There is good coverage of topics such as Paediatric Endocrinology (Chapter 7) and Transitional Endocrinology (Chapter 8). Randomly I looked up the topic of Amiodarone and Thyroid Function and found an excellent description on Pages 96-98 with some good solid advice. The majority of contributors come from the UK and the useful list of symbols and abbreviations at the beginning is certainly very helpful.
There is a chapter on reproductive endocrinology which is also really good and the section on HRT is excellent and one of the best descriptions I have read. The large section on diabetes can be read in it’s entirety and the reader can obtain an excellent up to date review on diabetes. This book is like the others in the series, an excellent aid to manage a patient problem.

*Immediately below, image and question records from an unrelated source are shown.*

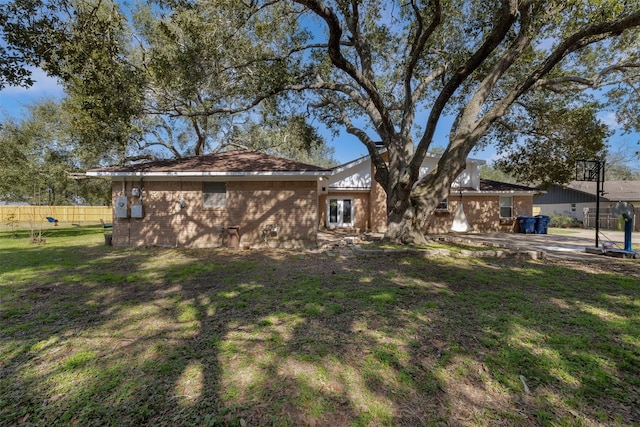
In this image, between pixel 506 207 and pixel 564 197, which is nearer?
pixel 506 207

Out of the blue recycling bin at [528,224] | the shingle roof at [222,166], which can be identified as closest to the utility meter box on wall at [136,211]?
the shingle roof at [222,166]

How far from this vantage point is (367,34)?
1100cm

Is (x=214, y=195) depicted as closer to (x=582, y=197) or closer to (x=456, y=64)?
(x=456, y=64)

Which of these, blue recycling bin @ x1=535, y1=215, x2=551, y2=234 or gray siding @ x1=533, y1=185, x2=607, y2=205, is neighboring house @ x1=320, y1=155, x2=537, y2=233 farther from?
gray siding @ x1=533, y1=185, x2=607, y2=205

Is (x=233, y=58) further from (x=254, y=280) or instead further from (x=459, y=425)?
(x=459, y=425)

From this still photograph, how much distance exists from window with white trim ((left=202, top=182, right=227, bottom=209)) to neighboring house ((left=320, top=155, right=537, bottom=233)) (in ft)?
22.3

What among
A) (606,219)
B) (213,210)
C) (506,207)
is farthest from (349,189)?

However, it has also evolved into a really good reference book. Not bad for a handbook and it is a genuine handbook albeit a chunky one.
It is well written, clear and concise with the correct amount of a detail which would suit a primary or secondary care clinician. It is mainly text based with the occasional boxes and tables but with plenty of room to add your own notes on the pages if needed or desired. For example, there is an excellent 2 page description (Pages 888-889) on Ramadan and diabetes. The left hand page on Page 888 is text filled whilst on the opposite page, there is a large box about managing diabetes during Ramadan. Underneath the box, there is room to write your own notes. Though I thought these 2 pages provided most of the practical coverage a healthcare professional would need
Even better, the price is great value for money in these inflationary times although it does not have online access available via the purchase price of the book. Overall, this is an excellent, high quality and considering it is a handbook, it is quite in depth and would appeal to a wide number of healthcare professionals. Best of all is the keen price which I think is excellent value for money for an excellent book.